Intel’s €30 billion ghost factory
Intel had committed to building a €30 billion manufacturing facility in Magdeburg, Germany. It was supposed to be a cornerstone of Europe’s semiconductor renaissance. Intel scrapped the project despite having been offered €10 billion in public aid to make it happen.
Chips Act II and the AI pivot
A sequel is in the works. The so-called Chips Act II is expected to launch as a formal proposal in late May 2026. The key change: it would grant the EU Commission direct funding capabilities for manufacturing, rather than relying solely on member states to channel support.
The second act also pivots toward artificial intelligence technologies. AI workloads are the fastest-growing source of chip demand globally, and Europe doesn’t want to find itself dependent on foreign silicon for the next computing paradigm the way it was dependent on foreign chips for cars and smartphones.
What this means for investors
The investment case here splits into two timelines.

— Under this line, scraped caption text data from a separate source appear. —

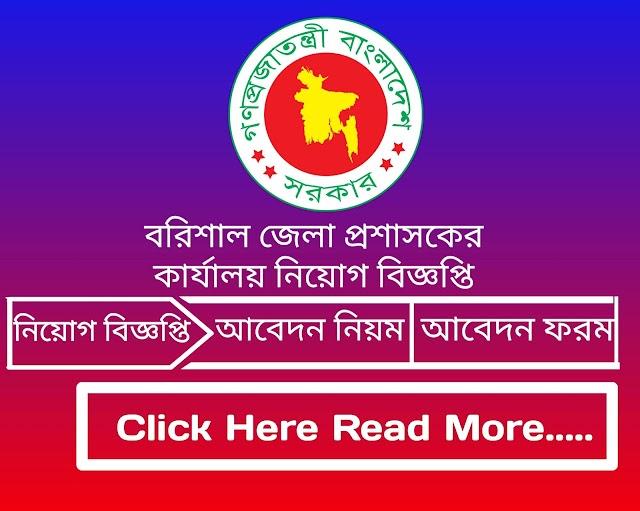 বরিশাল জেলা প্রশাসকের কার্যালয় নিয়োগ বিজ্ঞপ্তি DC Office Job 2019 by { govt job circular }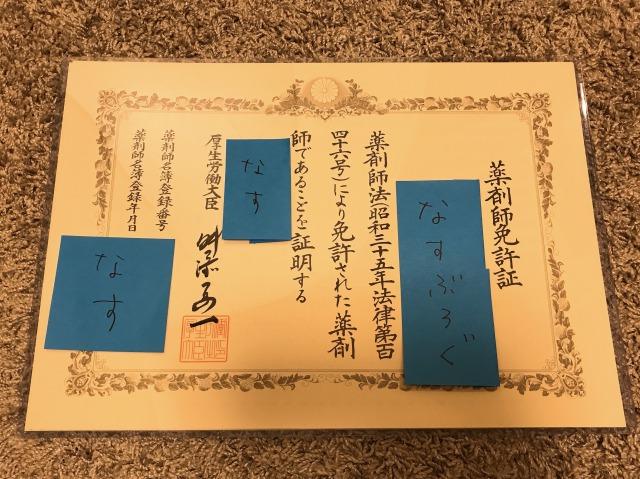 f:id:nasu66:20170911210306j:plain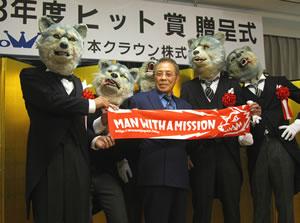 """北島三郎、話題の""""オオカミ・バンド""""MAN WITH A MISSIONを激励!"""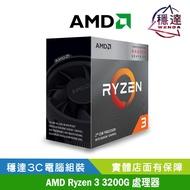 AMD Ryzen 3 3200G 3.6GHz 四核心 CPU處理器 穩達3C電腦組裝 原廠三年保固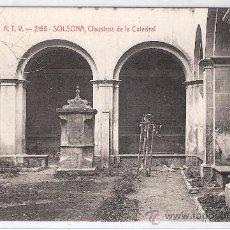 Postales: SOLSONA- ATV 2155 - CLAUSTROS DE LA CATEDRAL - (7957). Lote 28478966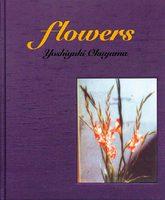 flowers (9784865411348)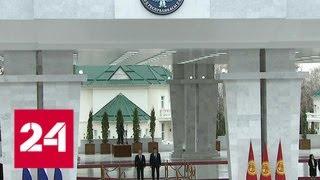 Встреча в узком кругу: Россия и Киргизия подтвердили союзнические отношения - Россия 24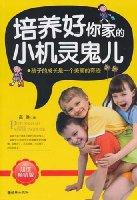 培养好你家的小机灵鬼儿:孩子的成长是一个美丽的奇迹(超值畅销版)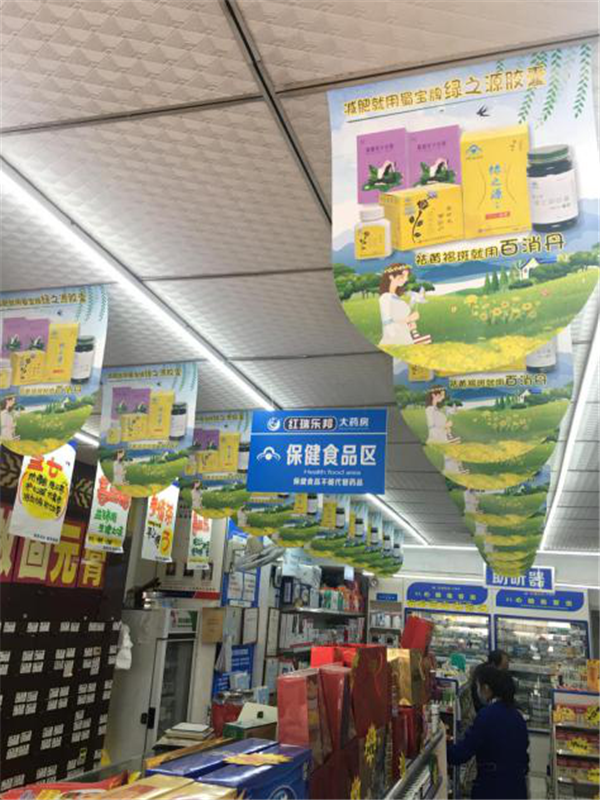 疫情当前,看河南汉方药业西南运营中心如何撬动减肥江湖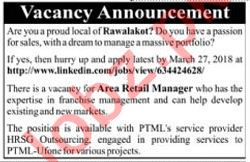 Area Retail Manager Jobs Opportunity in AJK 2018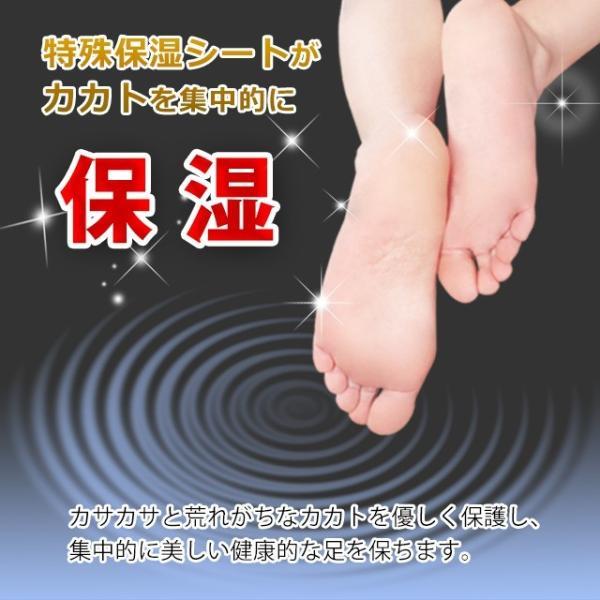 冷え取り かかと 保湿 靴下 角質ケア シルク コットン シルコット 全4色 送料無料 日本製 カカトクリニック (300012)(ms) msstore-1147 04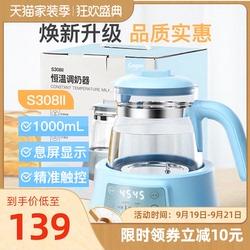 舒氏婴儿恒温调奶器保温水壶智能温奶器泡奶粉宝宝暖奶瓶水壶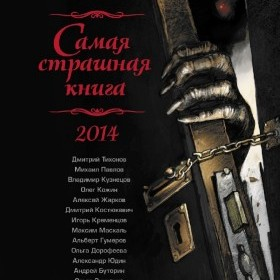 Best New Horror/Best Horror of the Year по-русски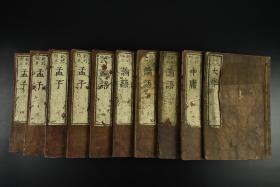 (乙7856)新刻改正《四书》线装十册全 和刻本 锦森堂梓 大学、中庸各一册全;论语、孟子各四册全 《四书》蕴含了儒家思想的核心内容,是儒学认识论和方法论的集中体现。其在中华思想史上产生过深远的影响。佐土原学习馆原版 安政二年(1855年)尺寸25.5*18CM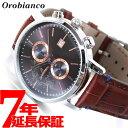 【店内ポイント最大35倍】オロビアンコ 時計 メンズ Orobianco 腕時計 チェルト CERTO OR0070-1
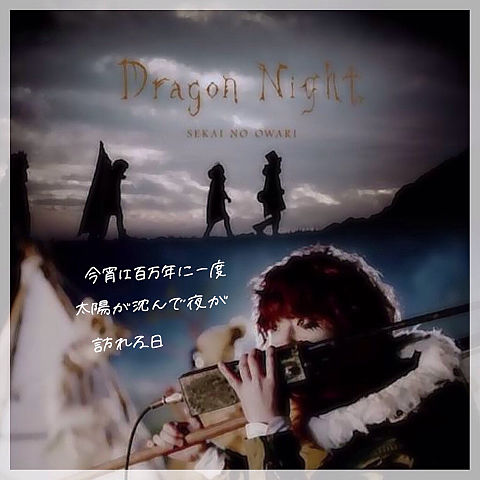 ー Dragon Night ーの画像 プリ画像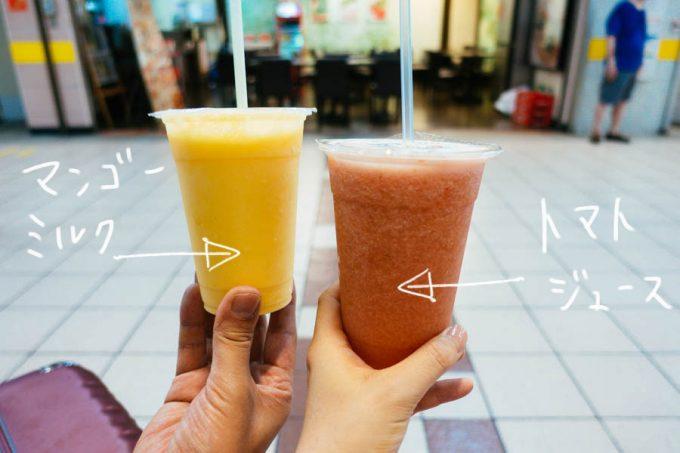 Soft Drink Bar TTI(昇興食品坊)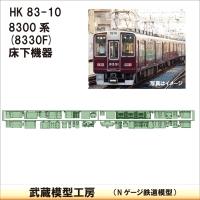 HK83-10:8330F床下機器【武蔵模型工房 Nゲージ 鉄道模型】
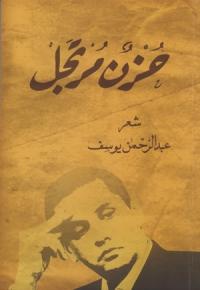 Abd_Youssef2.jpg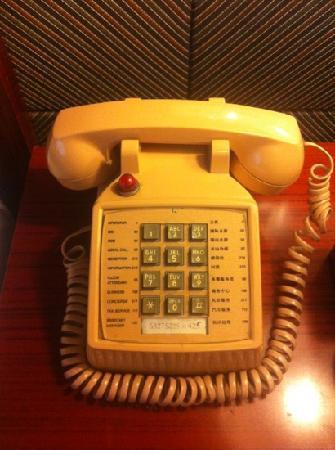 โรงแรมพาร์ค: 客房里的老式电话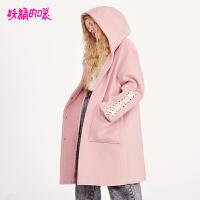 妖精的口袋森系毛呢大衣秋装2018新款粉色系带呢子外套女中长款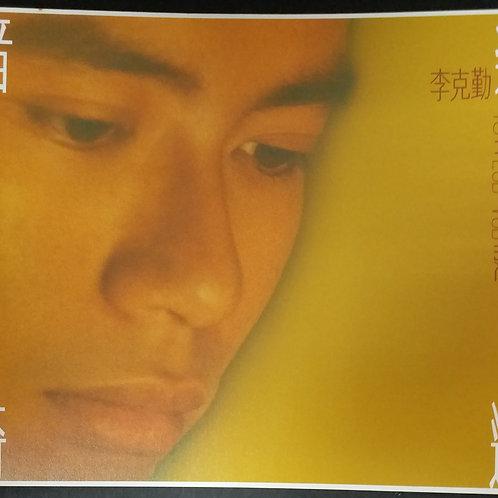 李克勤 - 音樂奇遇48首 (2 CD+VCD)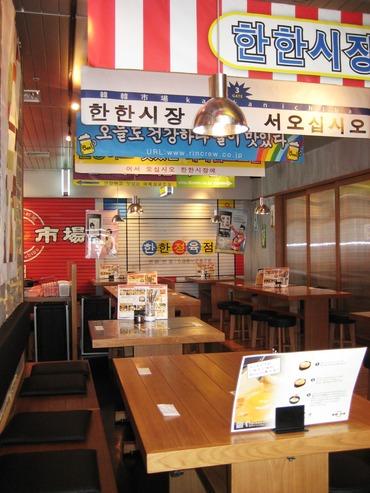 韓韓市場2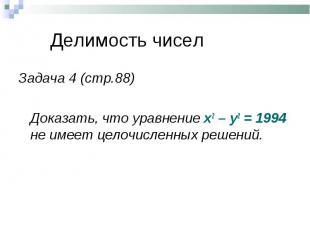 Задача 4 (стр.88) Задача 4 (стр.88) Доказать, что уравнение х2 – у2 = 1994 не им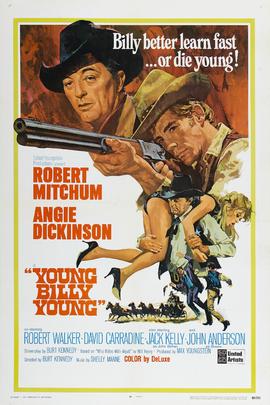 双枪侠( 1969 )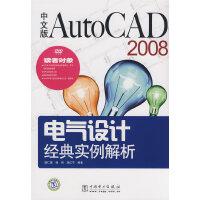 中文版AutoCAD 2008电气设计经典实例解析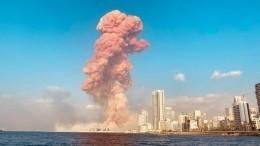 Трагедия вБейруте: как халатность стала причиной мощнейшего взрыва игибели людей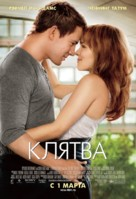 The Vow - Russian Movie Poster (xs thumbnail)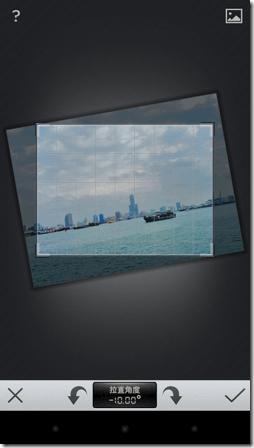 Snapseed-09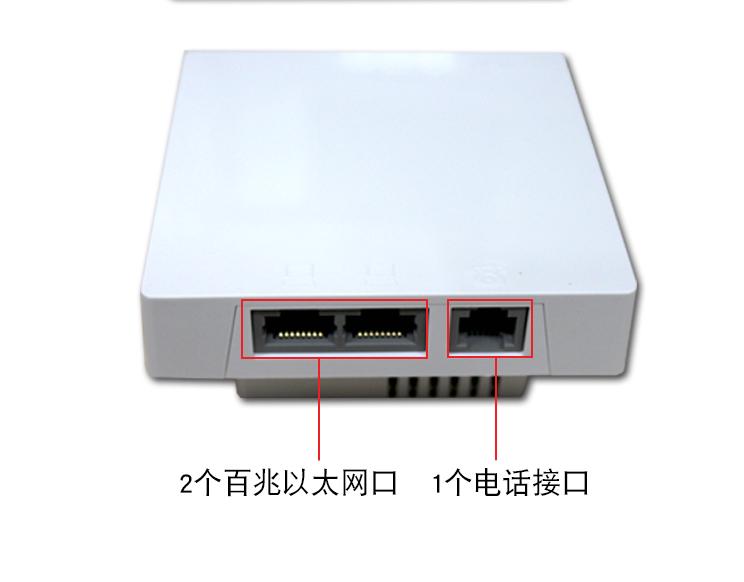 华三 H3C MINI A50 双频600M大功率面板式无线AP 86型 M20管理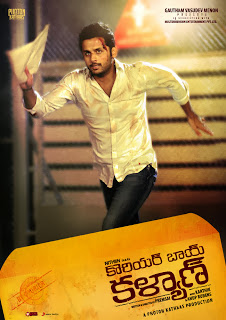Courier Boy Kalyan (2014) Star Cast and Crew, Poster, Nithiin, Yami Gautam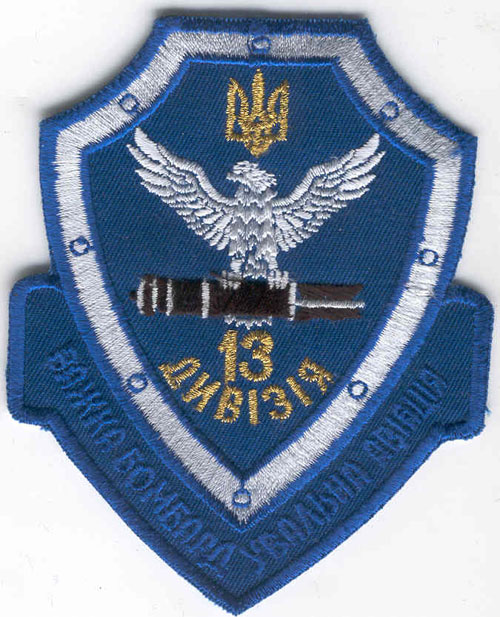 # avpatch197            Ukraine airforces 13 division TU-22M3 bomber pilot patch 1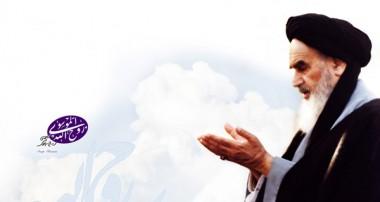 بایستههای اخلاقی از منظر امام خمینی (۲)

In the near term, European semiconductor equipment makers, materials suppliers, and construction firms tied to fab buildouts stand to benefit from the capital flowing into new facilities. The €80 billion-plus in commitments already on the books translates into real procurement contracts and real revenue for companies in those supply chains.
Intel’s cancellation demonstrates that announced investments and completed factories are very different things. Investors should watch the gap between commitments and actual operational capacity closely. A €120 billion announcement pipeline means less if significant chunks of it follow Intel’s Magdeburg facility into the graveyard of cancelled megaprojects.
If the Chips Act II successfully centralizes funding authority at the Commission level, it could accelerate decision-making and reduce the political haggling that slows down member-state-driven subsidy programs, affecting whether the 20% market share target by 2030 is achievable.